Je suis heureux d'accueillir à nouveau Philippe Signore, associé du cabinet Oblon Spivak et professeur au CEIPI, qui nous fait l'honneur d'un premier article sur la nouvelle loi américaine, seulement 5 jours après sa signature par le président Obama.
I. Introduction
Le 28 août 2011, un tremblement de terre de magnitude 5,8 frappa la région de Washington D.C. et affecta toute la côte Est des Etats-Unis. Il ne causa pas de victimes mais ce fut un séisme exceptionnel. Sans doute annonçait-il le séisme qui se produisit un mois plus tard, mais cette fois sur la planète brevets.

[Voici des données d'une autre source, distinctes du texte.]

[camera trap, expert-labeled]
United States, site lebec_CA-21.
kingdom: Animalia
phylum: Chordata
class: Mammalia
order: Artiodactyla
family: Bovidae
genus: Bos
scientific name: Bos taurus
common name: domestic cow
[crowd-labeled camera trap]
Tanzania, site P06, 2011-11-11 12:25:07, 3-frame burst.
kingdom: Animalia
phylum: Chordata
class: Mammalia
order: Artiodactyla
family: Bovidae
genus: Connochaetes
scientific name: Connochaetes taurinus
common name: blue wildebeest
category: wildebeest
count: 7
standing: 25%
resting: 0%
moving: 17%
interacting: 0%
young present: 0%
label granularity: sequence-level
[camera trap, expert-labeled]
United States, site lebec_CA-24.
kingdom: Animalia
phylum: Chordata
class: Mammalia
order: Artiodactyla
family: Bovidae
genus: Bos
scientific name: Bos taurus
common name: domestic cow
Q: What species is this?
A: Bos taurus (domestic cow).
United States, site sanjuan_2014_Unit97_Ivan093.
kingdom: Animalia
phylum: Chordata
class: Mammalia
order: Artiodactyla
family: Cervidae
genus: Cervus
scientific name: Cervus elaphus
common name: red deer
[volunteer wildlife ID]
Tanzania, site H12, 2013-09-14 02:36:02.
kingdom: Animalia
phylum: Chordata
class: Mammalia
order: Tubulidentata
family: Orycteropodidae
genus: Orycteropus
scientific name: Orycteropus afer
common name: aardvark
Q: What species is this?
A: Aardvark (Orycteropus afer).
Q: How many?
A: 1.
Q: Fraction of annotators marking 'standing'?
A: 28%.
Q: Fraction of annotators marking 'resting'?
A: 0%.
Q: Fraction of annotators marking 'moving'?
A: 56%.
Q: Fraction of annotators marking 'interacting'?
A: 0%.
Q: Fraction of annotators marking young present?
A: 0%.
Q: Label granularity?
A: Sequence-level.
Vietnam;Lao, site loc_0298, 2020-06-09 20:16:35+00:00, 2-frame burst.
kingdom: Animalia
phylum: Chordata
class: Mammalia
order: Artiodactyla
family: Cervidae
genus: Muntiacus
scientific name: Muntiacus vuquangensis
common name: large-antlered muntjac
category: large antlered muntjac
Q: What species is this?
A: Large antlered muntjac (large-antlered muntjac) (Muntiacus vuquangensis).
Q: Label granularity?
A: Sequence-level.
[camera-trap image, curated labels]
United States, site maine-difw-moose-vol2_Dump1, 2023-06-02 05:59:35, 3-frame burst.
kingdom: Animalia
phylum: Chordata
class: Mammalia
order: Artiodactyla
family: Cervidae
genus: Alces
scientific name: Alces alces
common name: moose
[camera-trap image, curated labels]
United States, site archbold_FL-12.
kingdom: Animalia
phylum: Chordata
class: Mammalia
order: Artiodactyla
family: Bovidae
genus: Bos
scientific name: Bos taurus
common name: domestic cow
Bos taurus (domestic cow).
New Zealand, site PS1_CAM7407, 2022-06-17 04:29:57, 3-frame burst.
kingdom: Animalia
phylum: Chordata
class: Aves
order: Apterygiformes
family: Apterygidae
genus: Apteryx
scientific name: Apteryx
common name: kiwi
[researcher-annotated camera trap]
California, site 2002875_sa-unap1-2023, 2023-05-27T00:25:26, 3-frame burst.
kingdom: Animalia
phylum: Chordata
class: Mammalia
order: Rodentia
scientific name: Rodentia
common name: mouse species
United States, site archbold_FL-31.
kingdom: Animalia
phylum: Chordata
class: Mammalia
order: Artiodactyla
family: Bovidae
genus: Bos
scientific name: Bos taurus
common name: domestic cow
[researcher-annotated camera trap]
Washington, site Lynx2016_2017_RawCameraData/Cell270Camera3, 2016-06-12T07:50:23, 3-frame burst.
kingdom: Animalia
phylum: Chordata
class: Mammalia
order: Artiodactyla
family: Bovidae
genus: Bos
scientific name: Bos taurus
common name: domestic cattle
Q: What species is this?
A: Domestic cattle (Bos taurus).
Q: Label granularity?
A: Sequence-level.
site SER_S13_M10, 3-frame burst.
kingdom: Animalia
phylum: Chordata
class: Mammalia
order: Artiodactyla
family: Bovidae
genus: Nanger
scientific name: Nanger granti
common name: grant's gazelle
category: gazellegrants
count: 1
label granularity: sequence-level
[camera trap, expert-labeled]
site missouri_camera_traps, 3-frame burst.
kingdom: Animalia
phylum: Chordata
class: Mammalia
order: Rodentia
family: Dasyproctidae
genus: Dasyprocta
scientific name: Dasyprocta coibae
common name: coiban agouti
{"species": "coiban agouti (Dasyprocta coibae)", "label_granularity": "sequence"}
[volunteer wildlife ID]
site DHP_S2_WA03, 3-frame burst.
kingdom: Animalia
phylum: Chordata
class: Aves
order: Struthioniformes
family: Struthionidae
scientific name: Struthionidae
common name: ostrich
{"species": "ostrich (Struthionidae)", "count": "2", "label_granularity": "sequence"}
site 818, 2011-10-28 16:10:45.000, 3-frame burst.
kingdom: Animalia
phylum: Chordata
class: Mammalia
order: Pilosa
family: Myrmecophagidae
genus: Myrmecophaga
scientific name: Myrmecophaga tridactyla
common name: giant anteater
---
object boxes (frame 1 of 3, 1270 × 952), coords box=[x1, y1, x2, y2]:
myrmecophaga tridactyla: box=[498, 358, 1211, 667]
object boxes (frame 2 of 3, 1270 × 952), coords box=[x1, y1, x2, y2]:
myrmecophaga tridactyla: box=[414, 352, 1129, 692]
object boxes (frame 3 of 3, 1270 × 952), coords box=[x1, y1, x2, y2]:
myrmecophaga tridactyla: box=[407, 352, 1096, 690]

Pour un spécialiste américain en
brevets, la loi dite America Invents Act
(AIA), signée par le Président Obama le 16 septembre 2011, constitue en effet
un tremblement de terre. Elle représente l’aboutissement d’une dizaine d’années
de réflexions, de débats, de lobbying et de négociations difficiles. Le point
principal de cette loi est le passage du système dit du premier inventeur
(aujourd’hui en vigueur) à un système original dit de l’inventeur– premier-déposant (« first-inventor-to-file »). C’est une rupture après deux
siècles de tradition.
Ce n’est évidemment pas la première fois que la loi américaine sur les brevets est modifiée. La dernière modification remonte à 1952 et s’était concrétisée par la loi de 1952. Elle avait été rédigée par deux experts d’exception, Giles Rich et Pasquale Federico. Ils accomplirent un travail titanesque en réussissant à codifier une jurisprudence abondante en quelques articles du Titre 35 du Code des Etats-Unis. Mais, en dépit de son assise juridique, la loi de 1952 soulevait de nombreuses questions, qui furent examinées par les tribunaux fédéraux. A fortiori, la nouvelle loi soulèvera bien des questions elle aussi car elle ne s’appuie pas sur la jurisprudence. Elle a été rédigée en grande partie par les assistants des Sénateurs et des Représentants, qui, s’ils sont de bons juristes, ne sont pas pour autant des experts en matière de brevet. La loi nouvelle est un compromis entre des intérêts parfois divergents. Il restera aux tribunaux à interpréter ces dispositions. Comme les juges américains jouissent d’un pouvoir important et d’une grande indépendance, ils voudront apposer leur marque sur cette nouvelle loi. Il est difficile de prévoir dans quel sens. Pour les praticiens américains, une nouvelle ère s’ouvre donc qu’il faudra suivre attentivement. Elle verra des occasions à saisir, des pièges à éviter et des défis à relever.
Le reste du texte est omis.